● What to do
A full, exact copy of the records below is the required answer.

(Saved data entries)
====

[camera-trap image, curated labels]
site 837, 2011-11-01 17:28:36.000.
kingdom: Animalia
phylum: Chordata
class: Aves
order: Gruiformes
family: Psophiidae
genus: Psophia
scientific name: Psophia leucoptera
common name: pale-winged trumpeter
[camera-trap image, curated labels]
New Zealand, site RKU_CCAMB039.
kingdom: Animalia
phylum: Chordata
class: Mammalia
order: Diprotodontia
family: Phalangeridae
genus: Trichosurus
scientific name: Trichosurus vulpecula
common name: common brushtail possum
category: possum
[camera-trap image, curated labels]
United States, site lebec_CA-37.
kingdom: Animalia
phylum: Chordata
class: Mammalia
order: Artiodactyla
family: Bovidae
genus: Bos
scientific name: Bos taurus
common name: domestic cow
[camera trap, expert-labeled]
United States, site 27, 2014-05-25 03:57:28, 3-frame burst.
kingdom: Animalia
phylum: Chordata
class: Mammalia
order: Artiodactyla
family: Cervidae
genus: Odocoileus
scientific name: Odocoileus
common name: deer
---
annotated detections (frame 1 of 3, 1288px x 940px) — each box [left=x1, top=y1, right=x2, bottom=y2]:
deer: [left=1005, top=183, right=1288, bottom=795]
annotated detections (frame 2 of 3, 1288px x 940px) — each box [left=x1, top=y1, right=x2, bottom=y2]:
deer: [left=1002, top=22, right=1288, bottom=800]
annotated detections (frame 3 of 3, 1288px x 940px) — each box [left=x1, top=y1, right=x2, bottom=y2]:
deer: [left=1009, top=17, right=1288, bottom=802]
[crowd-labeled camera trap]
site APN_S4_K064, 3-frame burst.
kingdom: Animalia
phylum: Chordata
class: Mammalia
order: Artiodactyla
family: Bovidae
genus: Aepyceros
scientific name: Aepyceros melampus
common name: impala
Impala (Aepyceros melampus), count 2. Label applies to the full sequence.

====

● Completed exercise
[camera-trap image, curated labels]
site 837, 2011-11-01 17:28:36.000.
kingdom: Animalia
phylum: Chordata
class: Aves
order: Gruiformes
family: Psophiidae
genus: Psophia
scientific name: Psophia leucoptera
common name: pale-winged trumpeter
[camera-trap image, curated labels]
New Zealand, site RKU_CCAMB039.
kingdom: Animalia
phylum: Chordata
class: Mammalia
order: Diprotodontia
family: Phalangeridae
genus: Trichosurus
scientific name: Trichosurus vulpecula
common name: common brushtail possum
category: possum
[camera-trap image, curated labels]
United States, site lebec_CA-37.
kingdom: Animalia
phylum: Chordata
class: Mammalia
order: Artiodactyla
family: Bovidae
genus: Bos
scientific name: Bos taurus
common name: domestic cow
[camera trap, expert-labeled]
United States, site 27, 2014-05-25 03:57:28, 3-frame burst.
kingdom: Animalia
phylum: Chordata
class: Mammalia
order: Artiodactyla
family: Cervidae
genus: Odocoileus
scientific name: Odocoileus
common name: deer
---
annotated detections (frame 1 of 3, 1288px x 940px) — each box [left=x1, top=y1, right=x2, bottom=y2]:
deer: [left=1005, top=183, right=1288, bottom=795]
annotated detections (frame 2 of 3, 1288px x 940px) — each box [left=x1, top=y1, right=x2, bottom=y2]:
deer: [left=1002, top=22, right=1288, bottom=800]
annotated detections (frame 3 of 3, 1288px x 940px) — each box [left=x1, top=y1, right=x2, bottom=y2]:
deer: [left=1009, top=17, right=1288, bottom=802]
[crowd-labeled camera trap]
site APN_S4_K064, 3-frame burst.
kingdom: Animalia
phylum: Chordata
class: Mammalia
order: Artiodactyla
family: Bovidae
genus: Aepyceros
scientific name: Aepyceros melampus
common name: impala
Impala (Aepyceros melampus), count 2. Label applies to the full sequence.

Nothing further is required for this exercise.